● Text section:
What Is Unified Commerce?

Nicole Willing

Nicole Willing

November 13
  •  
4 minute read
Unified commerce diagram

Definition

Unified commerce combines sales and data functions seamlessly in a single platform so that retailers can deliver personalized, omnichannel experiences to their shoppers.

 

Overview

Unified commerce is an experience-led approach that brings together the transactional functionality of a retail platform with customer data insights. Retailers today collect data from numerous sources, from websites to mobile apps, loyalty programs, and point-of-sale (POS) terminals. Having a single view of that data allows you to analyze and forecast customer behavior, using that information to enhance the user experience across retail channels.

E-commerce is becoming increasingly diversified across channels, including online stores, marketplaces, and brick-and-mortar stores. That can result in a fragmented user experience in which storefronts carry outdated information about product inventory levels and incomplete customer records.

A unified approach is the next step in omnichannel retail, ensuring that you can combine inventory, customer, and order data to create seamless personalized experiences that increase sales. Research from consulting firm McKinsey shows that 83% of online customers want their shopping experience to be personalized, and effective personalization can increase store revenues by 20-30%.

 

How Unified Commerce Works

A unified commerce strategy is centered on a single software platform delivering real-time connectivity to sync sales through online and offline channels. The platform consolidates operations in a single backend to manage all stores. In this way, a headless architecture enables unified commerce.

Uniting channels on the same platform maintains all commerce information in a single database and distributes it to each consumer touchpoint, or head. 

The commerce platform combines processes including:

  • Product information management
  • Pricing and promotions
  • Order fulfilment
  • Inventory management
  • Customer relationship management
  • Payment processing
  • Point of sale systems
  • Content management systems
  • Enterprise resource planning

By integrating these functions, retailers can offer seamless customer services, including shopping carts shared across channels, click and collect, real-time stock availability, and the ability to return online purchases to a physical store. They can use customer data to create personalized offers, recommendations based on past purchases, and automated order tracking updates. 

Marketing teams can also leverage the data to create tailored inspirational content and promotional campaigns to increase customer engagement.

● Provided information:
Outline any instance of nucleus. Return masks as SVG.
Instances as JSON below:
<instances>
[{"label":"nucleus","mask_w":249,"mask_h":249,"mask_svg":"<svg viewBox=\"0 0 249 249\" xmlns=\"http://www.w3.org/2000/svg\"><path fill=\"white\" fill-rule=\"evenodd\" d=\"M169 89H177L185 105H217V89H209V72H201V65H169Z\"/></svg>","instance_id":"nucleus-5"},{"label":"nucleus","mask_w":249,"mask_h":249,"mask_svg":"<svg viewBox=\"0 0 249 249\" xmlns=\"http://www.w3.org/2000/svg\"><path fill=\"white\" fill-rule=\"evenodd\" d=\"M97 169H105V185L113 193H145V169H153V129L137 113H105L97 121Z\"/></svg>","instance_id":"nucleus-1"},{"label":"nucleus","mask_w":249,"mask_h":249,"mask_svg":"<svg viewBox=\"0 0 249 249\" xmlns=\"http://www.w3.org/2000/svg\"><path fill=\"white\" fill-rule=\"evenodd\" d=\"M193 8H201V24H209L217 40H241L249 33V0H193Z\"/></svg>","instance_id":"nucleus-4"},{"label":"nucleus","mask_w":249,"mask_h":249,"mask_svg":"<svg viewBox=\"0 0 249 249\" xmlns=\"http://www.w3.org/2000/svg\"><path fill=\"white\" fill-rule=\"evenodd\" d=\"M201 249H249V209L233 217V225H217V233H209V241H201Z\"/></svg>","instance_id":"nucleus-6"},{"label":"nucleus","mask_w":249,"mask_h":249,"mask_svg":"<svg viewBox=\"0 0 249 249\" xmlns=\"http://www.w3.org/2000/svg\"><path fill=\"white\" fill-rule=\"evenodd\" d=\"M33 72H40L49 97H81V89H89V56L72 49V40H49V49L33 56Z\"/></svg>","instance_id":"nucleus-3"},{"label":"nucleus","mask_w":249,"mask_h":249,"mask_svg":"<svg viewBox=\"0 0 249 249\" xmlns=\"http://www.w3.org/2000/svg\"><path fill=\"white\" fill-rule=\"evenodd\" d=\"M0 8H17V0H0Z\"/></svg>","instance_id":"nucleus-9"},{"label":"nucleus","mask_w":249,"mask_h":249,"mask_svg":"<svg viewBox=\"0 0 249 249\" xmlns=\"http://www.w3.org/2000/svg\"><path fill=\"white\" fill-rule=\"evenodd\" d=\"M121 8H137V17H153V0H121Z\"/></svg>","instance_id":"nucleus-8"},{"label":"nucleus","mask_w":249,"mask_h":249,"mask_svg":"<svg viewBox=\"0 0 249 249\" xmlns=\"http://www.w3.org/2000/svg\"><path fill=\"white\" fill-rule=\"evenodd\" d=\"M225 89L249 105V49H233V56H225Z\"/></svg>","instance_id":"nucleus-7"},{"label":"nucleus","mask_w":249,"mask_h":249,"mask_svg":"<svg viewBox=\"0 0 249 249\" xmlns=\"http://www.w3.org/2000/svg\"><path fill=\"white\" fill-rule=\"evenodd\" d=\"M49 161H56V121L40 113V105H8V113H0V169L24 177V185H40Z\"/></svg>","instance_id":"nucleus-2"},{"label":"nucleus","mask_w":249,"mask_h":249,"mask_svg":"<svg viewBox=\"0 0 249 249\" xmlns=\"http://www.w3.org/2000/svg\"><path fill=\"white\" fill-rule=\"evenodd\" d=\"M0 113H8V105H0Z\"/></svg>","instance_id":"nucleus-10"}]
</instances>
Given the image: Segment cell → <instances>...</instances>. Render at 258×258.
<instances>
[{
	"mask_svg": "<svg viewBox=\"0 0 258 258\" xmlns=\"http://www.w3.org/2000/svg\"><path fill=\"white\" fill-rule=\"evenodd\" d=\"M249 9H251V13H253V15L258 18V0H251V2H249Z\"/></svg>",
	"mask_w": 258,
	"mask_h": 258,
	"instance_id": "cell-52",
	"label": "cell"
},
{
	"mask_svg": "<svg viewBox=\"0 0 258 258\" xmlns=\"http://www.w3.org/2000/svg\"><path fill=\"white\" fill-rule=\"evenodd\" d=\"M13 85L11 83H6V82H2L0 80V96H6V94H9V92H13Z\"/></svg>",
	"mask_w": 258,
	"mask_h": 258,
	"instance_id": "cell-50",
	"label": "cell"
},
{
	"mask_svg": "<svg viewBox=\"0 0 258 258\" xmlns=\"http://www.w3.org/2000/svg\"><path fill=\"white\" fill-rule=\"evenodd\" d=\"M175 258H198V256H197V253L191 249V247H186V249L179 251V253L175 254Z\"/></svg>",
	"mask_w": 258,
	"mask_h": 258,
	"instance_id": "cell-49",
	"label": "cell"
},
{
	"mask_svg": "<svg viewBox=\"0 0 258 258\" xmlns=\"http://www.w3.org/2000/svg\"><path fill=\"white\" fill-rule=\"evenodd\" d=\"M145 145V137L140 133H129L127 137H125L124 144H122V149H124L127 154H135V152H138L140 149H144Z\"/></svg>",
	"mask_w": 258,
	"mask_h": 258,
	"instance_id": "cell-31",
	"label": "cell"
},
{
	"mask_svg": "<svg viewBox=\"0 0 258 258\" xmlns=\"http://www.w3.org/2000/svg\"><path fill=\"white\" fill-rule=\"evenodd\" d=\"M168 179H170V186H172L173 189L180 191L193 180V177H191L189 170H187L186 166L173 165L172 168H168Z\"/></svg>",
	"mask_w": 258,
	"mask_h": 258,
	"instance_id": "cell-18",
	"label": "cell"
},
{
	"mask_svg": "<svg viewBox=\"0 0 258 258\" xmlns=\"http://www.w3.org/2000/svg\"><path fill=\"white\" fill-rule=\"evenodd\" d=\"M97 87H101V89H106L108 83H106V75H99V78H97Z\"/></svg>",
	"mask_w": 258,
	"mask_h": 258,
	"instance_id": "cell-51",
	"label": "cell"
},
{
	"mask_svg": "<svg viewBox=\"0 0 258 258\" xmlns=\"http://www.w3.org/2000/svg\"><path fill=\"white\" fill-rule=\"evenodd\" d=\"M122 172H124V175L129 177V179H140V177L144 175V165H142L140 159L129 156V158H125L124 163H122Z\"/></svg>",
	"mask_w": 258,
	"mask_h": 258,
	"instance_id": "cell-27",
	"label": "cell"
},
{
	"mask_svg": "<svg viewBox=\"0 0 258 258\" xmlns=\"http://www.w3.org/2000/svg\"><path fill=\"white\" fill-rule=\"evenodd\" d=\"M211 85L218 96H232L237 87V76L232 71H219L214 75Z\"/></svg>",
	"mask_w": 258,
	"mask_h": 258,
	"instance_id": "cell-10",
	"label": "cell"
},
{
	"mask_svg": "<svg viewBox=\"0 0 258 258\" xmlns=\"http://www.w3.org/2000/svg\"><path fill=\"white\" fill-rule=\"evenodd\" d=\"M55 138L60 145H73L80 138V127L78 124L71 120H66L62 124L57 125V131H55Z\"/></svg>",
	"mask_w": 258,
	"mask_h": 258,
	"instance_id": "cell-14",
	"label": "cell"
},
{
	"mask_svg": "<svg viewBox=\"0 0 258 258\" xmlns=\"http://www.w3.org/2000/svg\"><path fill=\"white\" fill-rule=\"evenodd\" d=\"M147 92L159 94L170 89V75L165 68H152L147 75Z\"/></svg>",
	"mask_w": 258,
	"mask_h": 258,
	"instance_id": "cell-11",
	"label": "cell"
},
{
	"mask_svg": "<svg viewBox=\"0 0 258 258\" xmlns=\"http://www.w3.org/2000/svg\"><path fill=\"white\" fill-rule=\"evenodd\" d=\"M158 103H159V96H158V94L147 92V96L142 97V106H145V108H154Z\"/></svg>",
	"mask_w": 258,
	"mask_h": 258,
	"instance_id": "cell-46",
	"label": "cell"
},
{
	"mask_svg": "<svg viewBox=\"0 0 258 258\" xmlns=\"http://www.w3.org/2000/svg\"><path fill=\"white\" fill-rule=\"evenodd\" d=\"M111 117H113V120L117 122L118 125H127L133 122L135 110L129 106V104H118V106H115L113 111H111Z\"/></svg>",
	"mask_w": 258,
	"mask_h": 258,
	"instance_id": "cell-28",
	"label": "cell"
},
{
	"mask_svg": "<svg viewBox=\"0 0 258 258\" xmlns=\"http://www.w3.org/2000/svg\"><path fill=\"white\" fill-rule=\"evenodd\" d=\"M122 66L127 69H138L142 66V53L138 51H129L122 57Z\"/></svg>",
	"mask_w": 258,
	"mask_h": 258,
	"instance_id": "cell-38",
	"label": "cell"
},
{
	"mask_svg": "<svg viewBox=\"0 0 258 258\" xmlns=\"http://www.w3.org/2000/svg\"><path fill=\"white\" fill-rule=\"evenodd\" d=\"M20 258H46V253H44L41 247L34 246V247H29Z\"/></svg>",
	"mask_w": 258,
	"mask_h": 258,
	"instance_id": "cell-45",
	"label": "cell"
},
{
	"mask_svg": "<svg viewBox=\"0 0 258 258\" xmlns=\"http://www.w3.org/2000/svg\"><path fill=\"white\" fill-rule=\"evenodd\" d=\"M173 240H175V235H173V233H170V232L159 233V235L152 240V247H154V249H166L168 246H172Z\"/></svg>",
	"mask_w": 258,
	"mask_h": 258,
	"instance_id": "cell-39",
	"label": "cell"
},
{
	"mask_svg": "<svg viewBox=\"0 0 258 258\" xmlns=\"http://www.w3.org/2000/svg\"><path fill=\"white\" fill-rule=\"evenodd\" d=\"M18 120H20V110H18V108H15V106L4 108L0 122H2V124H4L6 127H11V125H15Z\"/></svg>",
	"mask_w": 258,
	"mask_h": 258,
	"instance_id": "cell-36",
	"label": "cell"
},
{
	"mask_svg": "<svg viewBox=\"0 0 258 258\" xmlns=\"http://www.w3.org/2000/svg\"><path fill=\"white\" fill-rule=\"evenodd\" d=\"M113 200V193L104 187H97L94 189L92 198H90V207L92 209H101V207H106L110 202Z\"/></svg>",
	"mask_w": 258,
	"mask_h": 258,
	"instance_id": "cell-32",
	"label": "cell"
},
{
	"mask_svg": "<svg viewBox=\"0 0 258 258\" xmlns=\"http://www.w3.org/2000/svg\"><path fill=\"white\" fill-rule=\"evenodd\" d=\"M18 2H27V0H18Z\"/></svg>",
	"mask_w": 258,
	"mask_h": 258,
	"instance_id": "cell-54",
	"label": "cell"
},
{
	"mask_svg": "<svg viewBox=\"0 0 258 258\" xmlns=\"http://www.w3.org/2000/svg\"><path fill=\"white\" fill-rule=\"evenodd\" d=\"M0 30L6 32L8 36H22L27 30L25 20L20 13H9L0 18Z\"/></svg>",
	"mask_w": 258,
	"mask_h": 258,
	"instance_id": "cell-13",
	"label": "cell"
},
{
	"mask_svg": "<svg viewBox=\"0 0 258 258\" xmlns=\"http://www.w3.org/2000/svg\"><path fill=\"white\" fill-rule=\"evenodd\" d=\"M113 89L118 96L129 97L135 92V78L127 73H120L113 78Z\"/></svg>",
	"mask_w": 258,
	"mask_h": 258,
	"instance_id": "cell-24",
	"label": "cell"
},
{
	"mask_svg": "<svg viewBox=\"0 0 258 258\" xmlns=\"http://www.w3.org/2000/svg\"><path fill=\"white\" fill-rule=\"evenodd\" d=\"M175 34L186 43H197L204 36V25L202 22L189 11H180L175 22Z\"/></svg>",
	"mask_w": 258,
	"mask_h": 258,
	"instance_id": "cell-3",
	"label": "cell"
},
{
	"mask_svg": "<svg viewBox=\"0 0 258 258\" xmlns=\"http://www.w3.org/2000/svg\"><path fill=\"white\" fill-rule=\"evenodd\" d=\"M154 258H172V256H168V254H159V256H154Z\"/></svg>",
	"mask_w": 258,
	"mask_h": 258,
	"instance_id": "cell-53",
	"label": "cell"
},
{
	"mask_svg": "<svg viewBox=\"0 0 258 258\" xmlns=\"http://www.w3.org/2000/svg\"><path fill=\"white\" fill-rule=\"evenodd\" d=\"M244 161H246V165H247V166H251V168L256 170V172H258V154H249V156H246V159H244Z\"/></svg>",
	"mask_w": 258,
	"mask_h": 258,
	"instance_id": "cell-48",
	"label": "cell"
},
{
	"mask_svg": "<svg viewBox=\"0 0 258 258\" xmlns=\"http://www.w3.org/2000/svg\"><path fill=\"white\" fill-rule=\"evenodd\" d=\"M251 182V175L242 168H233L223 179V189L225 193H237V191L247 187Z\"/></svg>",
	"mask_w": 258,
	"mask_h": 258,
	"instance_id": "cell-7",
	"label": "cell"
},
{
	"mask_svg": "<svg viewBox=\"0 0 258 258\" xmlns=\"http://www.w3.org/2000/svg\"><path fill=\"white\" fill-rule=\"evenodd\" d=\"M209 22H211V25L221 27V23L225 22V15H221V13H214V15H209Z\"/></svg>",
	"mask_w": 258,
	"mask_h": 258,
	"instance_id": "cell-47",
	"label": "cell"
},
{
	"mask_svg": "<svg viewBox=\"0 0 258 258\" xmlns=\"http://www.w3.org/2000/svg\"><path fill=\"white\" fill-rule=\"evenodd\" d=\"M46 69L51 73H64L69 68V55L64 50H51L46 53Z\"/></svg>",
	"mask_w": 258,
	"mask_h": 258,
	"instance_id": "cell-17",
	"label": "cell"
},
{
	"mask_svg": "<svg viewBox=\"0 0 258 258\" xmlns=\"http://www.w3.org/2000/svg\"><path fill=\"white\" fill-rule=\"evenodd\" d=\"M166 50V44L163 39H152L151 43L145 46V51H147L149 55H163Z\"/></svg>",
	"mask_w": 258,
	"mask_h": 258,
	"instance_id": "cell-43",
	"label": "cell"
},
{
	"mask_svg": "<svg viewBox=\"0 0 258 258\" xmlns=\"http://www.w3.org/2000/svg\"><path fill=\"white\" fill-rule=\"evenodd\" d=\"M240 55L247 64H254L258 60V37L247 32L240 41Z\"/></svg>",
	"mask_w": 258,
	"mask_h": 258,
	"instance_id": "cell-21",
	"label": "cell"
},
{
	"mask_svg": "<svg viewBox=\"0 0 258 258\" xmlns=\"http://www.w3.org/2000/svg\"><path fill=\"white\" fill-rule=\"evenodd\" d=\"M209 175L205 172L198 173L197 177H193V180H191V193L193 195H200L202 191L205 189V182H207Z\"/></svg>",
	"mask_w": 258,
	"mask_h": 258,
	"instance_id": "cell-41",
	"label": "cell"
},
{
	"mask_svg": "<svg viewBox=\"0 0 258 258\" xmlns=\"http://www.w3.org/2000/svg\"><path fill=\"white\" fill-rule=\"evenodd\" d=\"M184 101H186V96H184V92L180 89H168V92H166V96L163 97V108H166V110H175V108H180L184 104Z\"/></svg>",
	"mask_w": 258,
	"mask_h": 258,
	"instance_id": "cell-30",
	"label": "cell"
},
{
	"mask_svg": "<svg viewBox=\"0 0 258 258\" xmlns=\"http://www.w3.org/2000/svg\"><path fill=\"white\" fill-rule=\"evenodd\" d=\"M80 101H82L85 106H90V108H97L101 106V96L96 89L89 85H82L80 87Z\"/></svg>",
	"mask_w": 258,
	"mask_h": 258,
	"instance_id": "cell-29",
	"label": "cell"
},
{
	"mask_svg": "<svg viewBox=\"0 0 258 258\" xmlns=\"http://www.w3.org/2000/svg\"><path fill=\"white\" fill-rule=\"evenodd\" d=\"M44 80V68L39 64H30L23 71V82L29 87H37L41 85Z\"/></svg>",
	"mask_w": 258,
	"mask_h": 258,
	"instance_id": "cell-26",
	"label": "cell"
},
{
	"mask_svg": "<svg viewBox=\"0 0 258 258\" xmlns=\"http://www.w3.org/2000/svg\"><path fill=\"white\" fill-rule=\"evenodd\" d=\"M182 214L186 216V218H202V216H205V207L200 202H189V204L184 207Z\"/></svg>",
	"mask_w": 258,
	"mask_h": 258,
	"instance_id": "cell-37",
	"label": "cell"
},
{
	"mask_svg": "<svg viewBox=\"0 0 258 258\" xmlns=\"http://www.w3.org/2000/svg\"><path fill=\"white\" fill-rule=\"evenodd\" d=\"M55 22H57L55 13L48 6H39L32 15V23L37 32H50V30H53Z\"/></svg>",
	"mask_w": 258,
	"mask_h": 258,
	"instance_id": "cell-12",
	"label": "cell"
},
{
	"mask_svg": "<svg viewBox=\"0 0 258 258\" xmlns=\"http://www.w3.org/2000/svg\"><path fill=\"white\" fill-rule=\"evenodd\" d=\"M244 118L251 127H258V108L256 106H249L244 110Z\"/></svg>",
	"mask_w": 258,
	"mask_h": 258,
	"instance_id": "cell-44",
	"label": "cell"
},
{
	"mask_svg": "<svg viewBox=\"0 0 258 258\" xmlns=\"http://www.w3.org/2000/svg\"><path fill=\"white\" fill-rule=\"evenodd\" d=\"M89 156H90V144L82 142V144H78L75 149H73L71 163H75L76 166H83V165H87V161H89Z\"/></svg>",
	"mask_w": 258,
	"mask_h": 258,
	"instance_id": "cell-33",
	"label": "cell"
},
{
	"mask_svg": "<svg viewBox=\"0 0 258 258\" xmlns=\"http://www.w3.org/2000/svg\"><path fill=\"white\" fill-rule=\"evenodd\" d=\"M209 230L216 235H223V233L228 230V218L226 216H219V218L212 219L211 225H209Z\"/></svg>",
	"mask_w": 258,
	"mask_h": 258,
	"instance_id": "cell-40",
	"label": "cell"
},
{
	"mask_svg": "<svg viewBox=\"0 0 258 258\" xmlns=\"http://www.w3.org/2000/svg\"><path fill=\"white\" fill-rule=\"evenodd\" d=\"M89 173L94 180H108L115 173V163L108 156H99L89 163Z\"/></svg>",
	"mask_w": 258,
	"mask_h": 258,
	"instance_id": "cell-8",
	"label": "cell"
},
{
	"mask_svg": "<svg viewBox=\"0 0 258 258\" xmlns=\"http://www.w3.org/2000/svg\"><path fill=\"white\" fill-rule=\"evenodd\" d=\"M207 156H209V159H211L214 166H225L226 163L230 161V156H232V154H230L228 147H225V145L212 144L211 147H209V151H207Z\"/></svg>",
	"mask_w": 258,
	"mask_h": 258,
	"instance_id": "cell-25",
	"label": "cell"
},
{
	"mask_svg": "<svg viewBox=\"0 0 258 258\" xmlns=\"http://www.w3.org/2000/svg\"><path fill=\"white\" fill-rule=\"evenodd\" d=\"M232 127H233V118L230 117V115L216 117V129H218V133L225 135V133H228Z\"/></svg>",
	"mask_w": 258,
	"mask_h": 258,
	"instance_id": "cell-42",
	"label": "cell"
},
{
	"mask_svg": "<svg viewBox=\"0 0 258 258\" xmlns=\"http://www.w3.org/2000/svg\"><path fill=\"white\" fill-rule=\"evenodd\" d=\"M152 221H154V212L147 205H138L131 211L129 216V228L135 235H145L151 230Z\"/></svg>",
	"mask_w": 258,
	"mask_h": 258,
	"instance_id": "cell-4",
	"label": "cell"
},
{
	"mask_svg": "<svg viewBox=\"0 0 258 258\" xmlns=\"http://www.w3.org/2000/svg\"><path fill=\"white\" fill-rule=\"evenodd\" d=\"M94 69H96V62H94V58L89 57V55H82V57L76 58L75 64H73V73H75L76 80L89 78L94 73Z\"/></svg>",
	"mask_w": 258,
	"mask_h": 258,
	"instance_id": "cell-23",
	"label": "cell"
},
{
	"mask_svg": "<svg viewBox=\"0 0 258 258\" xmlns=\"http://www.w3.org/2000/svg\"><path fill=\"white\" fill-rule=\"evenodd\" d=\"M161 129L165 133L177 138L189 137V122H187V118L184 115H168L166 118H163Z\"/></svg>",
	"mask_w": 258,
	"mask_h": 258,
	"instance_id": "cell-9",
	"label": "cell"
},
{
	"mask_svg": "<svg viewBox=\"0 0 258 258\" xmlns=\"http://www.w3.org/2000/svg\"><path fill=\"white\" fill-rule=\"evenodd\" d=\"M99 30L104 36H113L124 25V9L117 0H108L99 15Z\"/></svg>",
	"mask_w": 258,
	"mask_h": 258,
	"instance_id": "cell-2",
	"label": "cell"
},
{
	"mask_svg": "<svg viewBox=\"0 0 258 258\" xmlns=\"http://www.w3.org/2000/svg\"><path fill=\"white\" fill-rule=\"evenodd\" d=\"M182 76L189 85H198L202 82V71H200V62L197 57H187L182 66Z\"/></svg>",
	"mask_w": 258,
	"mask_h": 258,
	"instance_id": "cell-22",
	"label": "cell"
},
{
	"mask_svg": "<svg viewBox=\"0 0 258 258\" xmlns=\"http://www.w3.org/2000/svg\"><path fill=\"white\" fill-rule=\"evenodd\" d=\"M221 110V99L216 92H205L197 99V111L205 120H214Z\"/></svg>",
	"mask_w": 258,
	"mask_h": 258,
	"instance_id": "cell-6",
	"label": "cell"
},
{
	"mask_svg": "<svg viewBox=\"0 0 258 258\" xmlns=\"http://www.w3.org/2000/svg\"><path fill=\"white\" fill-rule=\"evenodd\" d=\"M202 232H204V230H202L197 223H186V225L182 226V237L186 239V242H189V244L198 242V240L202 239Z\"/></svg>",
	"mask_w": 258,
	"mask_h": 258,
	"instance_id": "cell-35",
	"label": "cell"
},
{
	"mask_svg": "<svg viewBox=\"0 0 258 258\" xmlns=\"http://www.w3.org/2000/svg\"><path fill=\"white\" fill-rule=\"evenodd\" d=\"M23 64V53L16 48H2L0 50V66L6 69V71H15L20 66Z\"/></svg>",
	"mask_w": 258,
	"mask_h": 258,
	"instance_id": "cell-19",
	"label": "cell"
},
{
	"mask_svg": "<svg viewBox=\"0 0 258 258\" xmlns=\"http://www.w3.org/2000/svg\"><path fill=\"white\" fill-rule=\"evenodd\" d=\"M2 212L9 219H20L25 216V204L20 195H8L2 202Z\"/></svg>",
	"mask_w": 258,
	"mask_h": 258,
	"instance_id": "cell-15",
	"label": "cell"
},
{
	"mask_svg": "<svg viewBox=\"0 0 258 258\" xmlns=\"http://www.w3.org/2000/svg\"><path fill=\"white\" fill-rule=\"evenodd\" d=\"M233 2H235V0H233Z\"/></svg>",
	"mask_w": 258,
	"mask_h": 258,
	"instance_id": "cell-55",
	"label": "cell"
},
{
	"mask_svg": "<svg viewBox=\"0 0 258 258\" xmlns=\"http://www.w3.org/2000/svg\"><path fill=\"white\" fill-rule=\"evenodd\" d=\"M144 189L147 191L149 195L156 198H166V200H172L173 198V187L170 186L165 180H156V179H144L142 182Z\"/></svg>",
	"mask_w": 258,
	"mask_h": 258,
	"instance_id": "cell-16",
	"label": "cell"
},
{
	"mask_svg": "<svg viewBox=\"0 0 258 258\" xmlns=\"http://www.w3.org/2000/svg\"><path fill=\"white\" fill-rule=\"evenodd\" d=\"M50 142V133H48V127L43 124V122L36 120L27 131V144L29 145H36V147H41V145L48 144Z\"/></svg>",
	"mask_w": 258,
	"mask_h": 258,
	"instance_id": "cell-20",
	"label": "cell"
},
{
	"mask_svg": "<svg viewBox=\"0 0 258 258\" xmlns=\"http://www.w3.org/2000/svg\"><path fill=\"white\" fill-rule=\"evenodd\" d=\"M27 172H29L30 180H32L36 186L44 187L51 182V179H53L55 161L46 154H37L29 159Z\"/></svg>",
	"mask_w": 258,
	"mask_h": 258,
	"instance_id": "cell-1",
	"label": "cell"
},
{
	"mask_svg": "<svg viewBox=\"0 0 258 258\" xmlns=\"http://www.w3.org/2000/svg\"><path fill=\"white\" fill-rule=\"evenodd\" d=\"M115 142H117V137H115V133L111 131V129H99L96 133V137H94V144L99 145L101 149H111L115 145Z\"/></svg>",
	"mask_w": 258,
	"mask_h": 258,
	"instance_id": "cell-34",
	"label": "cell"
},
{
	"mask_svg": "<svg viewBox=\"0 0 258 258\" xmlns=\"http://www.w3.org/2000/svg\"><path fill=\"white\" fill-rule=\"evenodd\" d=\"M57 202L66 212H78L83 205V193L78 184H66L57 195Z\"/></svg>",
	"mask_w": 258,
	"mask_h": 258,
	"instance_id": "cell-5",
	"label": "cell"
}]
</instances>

● Description of the task:
Please list each source from which, according to the unified commerce text, retailers collect data.

● Expected answer:
- Websites
- Mobile apps
- Loyalty programs
- Point-of-sale (POS) terminals